Pelas regras chilenas, não podem ser feitas sondagens nas duas últimas semanas de campanha, o que torna difícil antecipar o resultado das urnas. Bastante previsível, entretanto, é o elevado custo fiscal da nova Constituição. 

Um estudo produzido por um grupo respeitado de economistas locais concluiu que os gastos públicos anuais podem crescer entre 8,9% do PIB e até 14,2% do PIB caso sejam aprovados e regulamentados todos os direitos listados na nova Carta. Entre os autores da análise estão o ex-ministro da Economia Rodrigo Valdés e o ex-presidente do BC chileno Rodrigo Vergara.

No teto da estimativa, as despesas adicionais totalizariam US$ 45 bilhões ao ano. São gastos como a ampliação da aposentadoria do setor público e a construção de moradias populares. 

Influenciada em demasia pelos movimentos identitários e pela esquerda mais radical, a nova Constituição faz mudanças substanciais na estrutura política, com o fim do Senado e a promoção de Câmaras regionais.
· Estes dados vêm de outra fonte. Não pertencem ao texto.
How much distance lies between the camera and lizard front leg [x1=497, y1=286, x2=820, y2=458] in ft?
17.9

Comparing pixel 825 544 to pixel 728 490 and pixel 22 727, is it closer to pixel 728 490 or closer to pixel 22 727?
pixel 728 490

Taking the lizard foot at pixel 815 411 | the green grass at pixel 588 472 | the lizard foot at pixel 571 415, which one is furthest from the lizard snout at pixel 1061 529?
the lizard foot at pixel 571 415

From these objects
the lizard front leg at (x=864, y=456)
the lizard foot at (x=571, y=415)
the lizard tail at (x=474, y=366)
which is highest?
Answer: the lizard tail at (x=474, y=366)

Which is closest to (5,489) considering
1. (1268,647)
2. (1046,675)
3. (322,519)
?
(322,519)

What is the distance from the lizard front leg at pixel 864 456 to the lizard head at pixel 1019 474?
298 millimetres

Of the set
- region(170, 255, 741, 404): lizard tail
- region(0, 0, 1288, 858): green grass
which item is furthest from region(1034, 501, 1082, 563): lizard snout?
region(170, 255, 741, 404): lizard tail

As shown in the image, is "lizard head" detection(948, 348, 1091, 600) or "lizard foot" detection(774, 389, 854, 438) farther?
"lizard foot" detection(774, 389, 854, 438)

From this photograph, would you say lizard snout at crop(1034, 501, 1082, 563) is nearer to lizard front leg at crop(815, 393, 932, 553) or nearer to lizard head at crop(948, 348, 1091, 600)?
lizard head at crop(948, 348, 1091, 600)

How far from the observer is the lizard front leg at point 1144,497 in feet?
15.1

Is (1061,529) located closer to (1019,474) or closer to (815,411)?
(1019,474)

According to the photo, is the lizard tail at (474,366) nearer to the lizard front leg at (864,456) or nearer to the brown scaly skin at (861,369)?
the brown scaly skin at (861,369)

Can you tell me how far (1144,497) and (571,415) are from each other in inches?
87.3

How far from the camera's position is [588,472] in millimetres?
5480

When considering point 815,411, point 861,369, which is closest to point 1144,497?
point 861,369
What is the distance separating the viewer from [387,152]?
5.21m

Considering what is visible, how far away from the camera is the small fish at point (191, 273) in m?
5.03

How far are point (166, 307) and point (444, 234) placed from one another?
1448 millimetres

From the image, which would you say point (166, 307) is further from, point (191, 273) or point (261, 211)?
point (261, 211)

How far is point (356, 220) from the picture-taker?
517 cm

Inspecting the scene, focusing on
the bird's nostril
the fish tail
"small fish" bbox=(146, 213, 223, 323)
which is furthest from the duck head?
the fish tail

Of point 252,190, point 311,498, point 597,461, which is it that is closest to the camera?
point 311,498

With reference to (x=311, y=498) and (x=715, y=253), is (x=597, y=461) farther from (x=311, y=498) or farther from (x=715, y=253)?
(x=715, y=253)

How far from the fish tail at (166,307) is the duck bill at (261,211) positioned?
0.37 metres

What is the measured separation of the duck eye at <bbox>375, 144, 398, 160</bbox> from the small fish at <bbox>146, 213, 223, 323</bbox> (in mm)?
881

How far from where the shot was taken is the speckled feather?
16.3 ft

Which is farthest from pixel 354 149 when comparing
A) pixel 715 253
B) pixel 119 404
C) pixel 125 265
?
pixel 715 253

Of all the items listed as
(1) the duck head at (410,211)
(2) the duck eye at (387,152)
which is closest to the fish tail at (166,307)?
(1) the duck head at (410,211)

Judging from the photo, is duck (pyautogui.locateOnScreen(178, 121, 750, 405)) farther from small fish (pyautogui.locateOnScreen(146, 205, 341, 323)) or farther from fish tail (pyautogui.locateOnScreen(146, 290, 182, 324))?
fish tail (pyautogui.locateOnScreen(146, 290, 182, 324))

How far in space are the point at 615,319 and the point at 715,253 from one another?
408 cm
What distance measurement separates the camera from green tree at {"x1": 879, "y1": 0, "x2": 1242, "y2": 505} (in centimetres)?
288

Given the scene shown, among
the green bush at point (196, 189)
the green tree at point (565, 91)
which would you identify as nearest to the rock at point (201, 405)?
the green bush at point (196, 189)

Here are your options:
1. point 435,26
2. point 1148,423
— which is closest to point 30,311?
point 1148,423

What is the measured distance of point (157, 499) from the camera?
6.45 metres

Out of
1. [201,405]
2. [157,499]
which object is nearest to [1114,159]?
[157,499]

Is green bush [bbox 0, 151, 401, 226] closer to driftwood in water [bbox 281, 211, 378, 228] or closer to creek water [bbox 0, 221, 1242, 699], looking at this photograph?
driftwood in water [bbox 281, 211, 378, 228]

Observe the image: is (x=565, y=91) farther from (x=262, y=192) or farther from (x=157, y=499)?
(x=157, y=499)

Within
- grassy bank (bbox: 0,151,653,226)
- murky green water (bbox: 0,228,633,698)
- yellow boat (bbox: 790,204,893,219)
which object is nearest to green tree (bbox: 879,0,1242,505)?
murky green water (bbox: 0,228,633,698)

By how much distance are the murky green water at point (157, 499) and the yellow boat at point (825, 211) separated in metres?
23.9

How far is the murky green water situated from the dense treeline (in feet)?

Alguns analistas falam em “Balcanização” do país, que seria dividido em regiões e territórios com seus próprios sistemas legais. Outros temem pelo enfraquecimento do equilíbrio de poderes, colocando em risco a democracia chilena.  

“A Carta pode ser lida mais como um longo manifesto do que como uma síntese de direitos fundamentais,” disse um editorial do Financial Times. 

Gabriel Boric, o jovem presidente eleito em dezembro, defende a aprovação da nova Constituição. Foi o que ele sempre defendeu quando se projetou como líder estudantil. Mas mesmo Boric reconhece que serão necessários ajustes em caso de vitória do “apruebo”, sobretudo para trazer os trechos mais genéricos do texto para a realidade. 

“Sempre haverá algo para aprimorar e estamos debatendo isso,” Boric disse à revista Time. “Mas a aprovação será um grande passo à frente para o Chile.” 

Do alto de seus 36 anos, Boric cita como avanços a incorporação de ideias feministas, a preocupação com a sustentabilidade ambiental, o aumento dos direitos para trabalhadores e indígenas, além da ampliação de oportunidades para as regiões menos desenvolvidas. 

Se o texto for rejeitado, o presidente certamente vai batalhar para que um novo esboço seja feito – mas ninguém sabe dizer qual seria o caminho legal para isso.  

De acordo com o analista político Thiago Vidal, da consultoria Prospectiva, há três possíveis cenários: 

1) Nada é feito, e a atual Constituição continua valendo. Nesse caso, os manifestantes certamente voltariam às ruas. 

2) Convocação de uma nova Constituinte, o que provavelmente dependeria da aprovação de um novo plebiscito. As incertezas não dissipariam tão cedo. 

3) Realização de reformas estruturais por meio do Congresso em áreas como educação, previdência e saúde, onde se concentram as queixas dos chilenos.  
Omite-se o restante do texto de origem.